Hans Kupelwieser did not first face the problem of creating a memorial with his work for the Jewish cemetery in Krems, but already in 1988 in St. Pölten.
In a park where resistance fighters were shot during the Second World War, a walk-in sculpture commemorates the victims. Announced as a competition by Lower Austria Culture, the realization of the winning project by Hans Kupelwieser is committed to memory, not warning. In this specific case, the sculptor's approach remains a formal one, which does not involve any pathos in terms of content. When making the steel sculpture, Kupelwieser did not have it made according to a design, but did it himself.
A protected space that allows a view of the trees in the park and the sky upwards is enclosed in a high bowl made of steel, two meters high and four meters in diameter. The interior functions as a meditation room, where the visitor can concentrate entirely on the spatial experience by blocking out external influences. The names of the resistance fighters were placed in bronze letters at eye level, and above them light penetrates the hollow steel body through thirteen openings as a symbol of the victims. Kupelwieser leaves associations about the semantic level of the formal implementation to the viewer. If the light openings in the metal are reminiscent of shots with which a political system got rid of its opponents, this is one of many possible approaches to reception.

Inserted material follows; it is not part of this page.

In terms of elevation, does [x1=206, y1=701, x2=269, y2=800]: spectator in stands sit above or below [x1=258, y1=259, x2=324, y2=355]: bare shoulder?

The memorial in Hammerpark in St. Pölten commemorates the Kirchl-Trauttmansdorff resistance group, which was murdered by the Nazis in 1945. Created by the artist Hans Kupelwieser in 1988, the walk-in steel sculpture is shaped like an offering bowl, four meters in diameter and two meters high. Thirteen openings, which serve as light sources, commemorate the 13 victims, whose names are engraved inside, accompanied by the inscription "They died here for Austria." In 2025, the memorial was renovated to ensure the legibility of the names. Hammerpark itself offers both recreation and a place of remembrance, making the memorial an important testament to resistance and sacrifice during the Nazi era.